A true name is guarded and held secret and only given to another—with your whole being—in love or death. But to speak your true name in love is to defeat magic and reveal the essence of who you were made to be.
Were I a girl I would be Pamela Jane. No deep reasons there … just that my mother liked the sound of them. But, instead, I’m Robert Richard—named after my two grandfathers.
As reasons for names go, all that grandfather stuff will do but there are other reasons that don’t get spoken for who I am not. You see, I should have had an older brother. My mother gave birth to a little boy some years before me. And there was no doubt about the what and why of his name. “His name is Alan.” Alan was the name of my mother’s big brother. By all accounts he was a perfect brother and, though my mother never talked much about him, I get the impression she idolised him. But Alan died aged around 19 or so.
So my mother had no doubt about the name of her first boy. Alan. But baby Alan’s birth wasn’t easy … there were complications and Alan was born with cerebral palsy and lived only a few days.
I look back and I wonder how my life has been changed by Alan’s own short life and what it would have been like if he had lived. I was one of those kids that were cared for too much. My parents were determined that I, at least, was going to be safe. So I was stuffed full of vitamins and kept away from germs and plied with cod liver oil … and caught every childhood disease that was going.

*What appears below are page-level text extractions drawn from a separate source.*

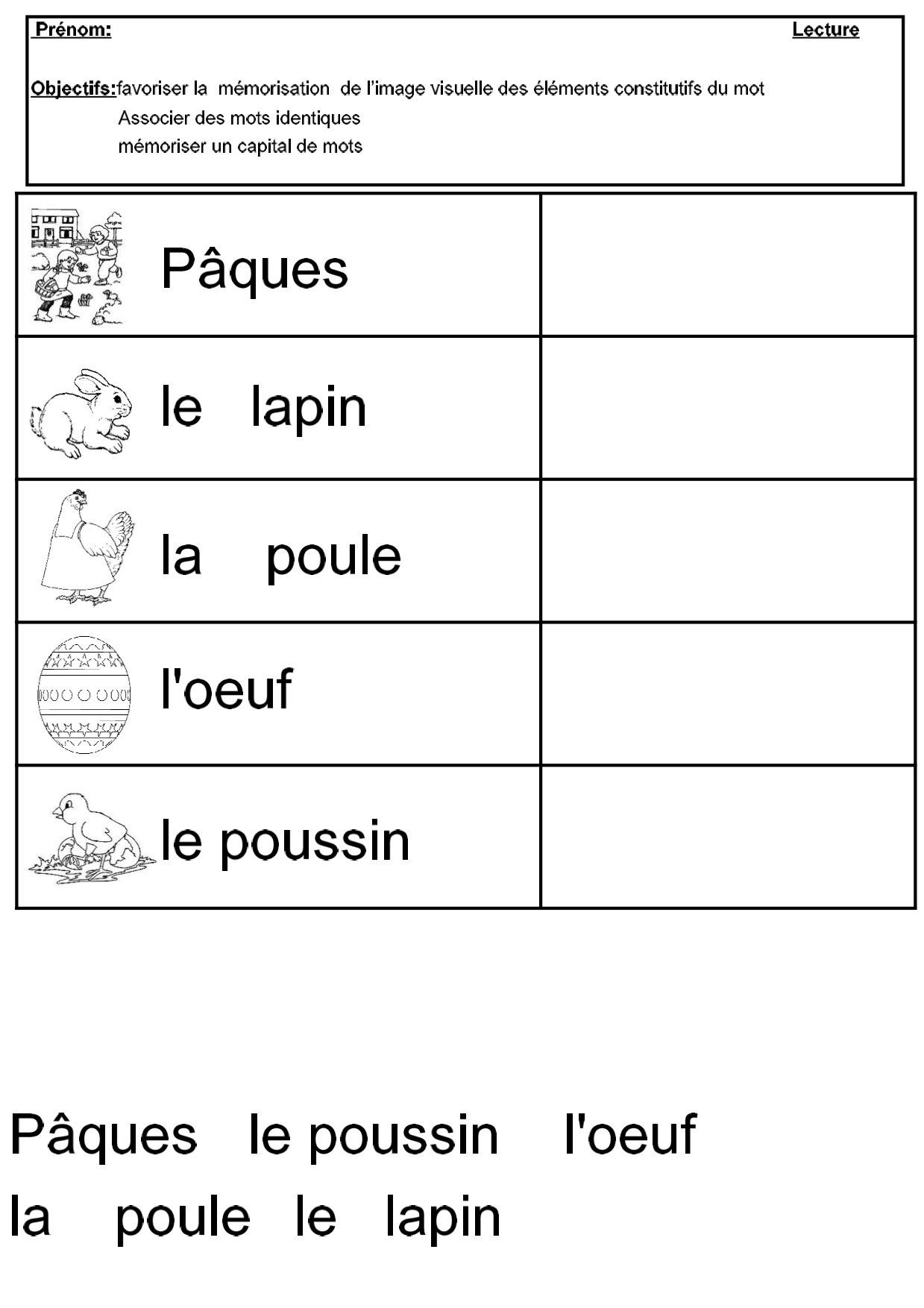 Prénom: Lecture

Objectifs:favoriser la mémorisation de l'image visuelle des éléments constitutifs du mot
Associer des mots identiques
mémoriser un capital de mots

| Pâques | |
|---|---|
| le lapin | |
| la poule | |
| l'oeuf | |
| le poussin | |

Pâques le poussin l'oeuf
la poule le lapin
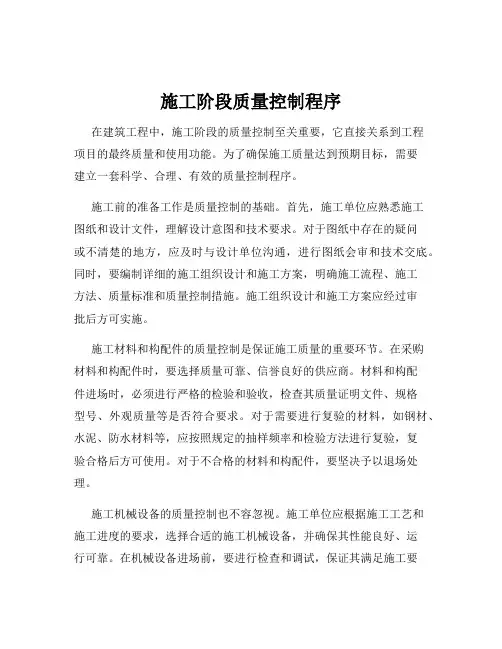 施工阶段质量控制程序

在建筑工程中，施工阶段的质量控制至关重要，它直接关系到工程项目的最终质量和使用功能。为了确保施工质量达到预期目标，需要建立一套科学、合理、有效的质量控制程序。

施工前的准备工作是质量控制的基础。首先，施工单位应熟悉施工图纸和设计文件，理解设计意图和技术要求。对于图纸中存在的疑问或不清楚的地方，应及时与设计单位沟通，进行图纸会审和技术交底。同时，要编制详细的施工组织设计和施工方案，明确施工流程、施工方法、质量标准和质量控制措施。施工组织设计和施工方案应经过审批后方可实施。

施工材料和构配件的质量控制是保证施工质量的重要环节。在采购材料和构配件时，要选择质量可靠、信誉良好的供应商。材料和构配件进场时，必须进行严格的检验和验收，检查其质量证明文件、规格型号、外观质量等是否符合要求。对于需要进行复验的材料，如钢材、水泥、防水材料等，应按照规定的抽样频率和检验方法进行复验，复验合格后方可使用。对于不合格的材料和构配件，要坚决予以退场处理。

施工机械设备的质量控制也不容忽视。施工单位应根据施工工艺和施工进度的要求，选择合适的施工机械设备，并确保其性能良好、运行可靠。在机械设备进场前，要进行检查和调试，保证其满足施工要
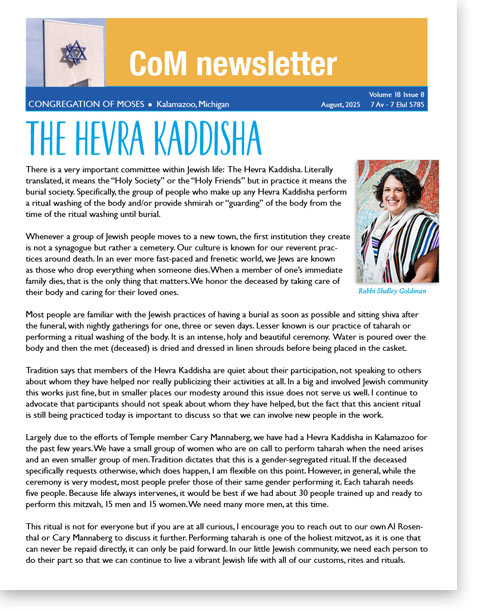 CoM newsletter

CONGREGATION OF MOSES • Kalamazoo, Michigan

Volume 18 Issue 8
August, 2025 7 Av - 7 Elul 5785

THE HEVRA KADDISHA

There is a very important committee within Jewish life: The Hevra Kaddisha. Literally translated, it means the "Holy Society" or the "Holy Friends" but in practice it means the burial society. Specifically, the group of people who make up any Hevra Kaddisha perform a ritual washing of the body and/or provide shmirah or "guarding" of the body from the time of the ritual washing until burial.

Whenever a group of Jewish people moves to a new town, the first institution they create is not a synagogue but rather a cemetery. Our culture is known for our reverent practices around death. In an ever more fast-paced and frenetic world, we Jews are known as those who drop everything when someone dies. When a member of one's immediate family dies, that is the only thing that matters. We honor the deceased by taking care of their body and caring for their loved ones.

Rabbi Shelley Goldman

Most people are familiar with the Jewish practices of having a burial as soon as possible and sitting shiva after the funeral, with nightly gatherings for one, three or seven days. Lesser known is our practice of taharah or performing a ritual washing of the body. It is an intense, holy and beautiful ceremony. Water is poured over the body and then the met (deceased) is dried and dressed in linen shrouds before being placed in the casket.

Tradition says that members of the Hevra Kaddisha are quiet about their participation, not speaking to others about whom they have helped nor really publicizing their activities at all. In a big and involved Jewish community this works just fine, but in smaller places our modesty around this issue does not serve us well. I continue to advocate that participants should not speak about whom they have helped, but the fact that this ancient ritual is still being practiced today is important to discuss so that we can involve new people in the work.

Largely due to the efforts of Temple member Cary Mannaberg, we have had a Hevra Kaddisha in Kalamazoo for the past few years. We have a small group of women who are on call to perform taharah when the need arises and an even smaller group of men. Tradition dictates that this is a gender-segregated ritual. If the deceased specifically requests otherwise, which does happen, I am flexible on this point. However, in general, while the ceremony is very modest, most people prefer those of their same gender performing it. Each taharah needs five people. Because life always intervenes, it would be best if we had about 30 people trained up and ready to perform this mitzvah, 15 men and 15 women. We need many more men, at this time.

This ritual is not for everyone but if you are at all curious, I encourage you to reach out to our own Al Rosenthal or Cary Mannaberg to discuss it further. Performing taharah is one of the holiest mitzvot, as it is one that can never be repaid directly, it can only be paid forward. In our little Jewish community, we need each person to do their part so that we can continue to live a vibrant Jewish life with all of our customs, rites and rituals.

And, instead of being the second child, I grew into all the hang-ups eldest children have—well-behaved, over-responsible, high-achieving. So my name is Robert Richard but there is an unheard echo: Alan, Alan. … I wonder what God calls me?
Actually I know. For the last fifteen years or so he’s called me by a name from another of LeGuin’s books, this time in a language called Pravic: ammar, he calls me, ammar—it means, brother, friend, fellow traveller. And that name has made all the difference to me.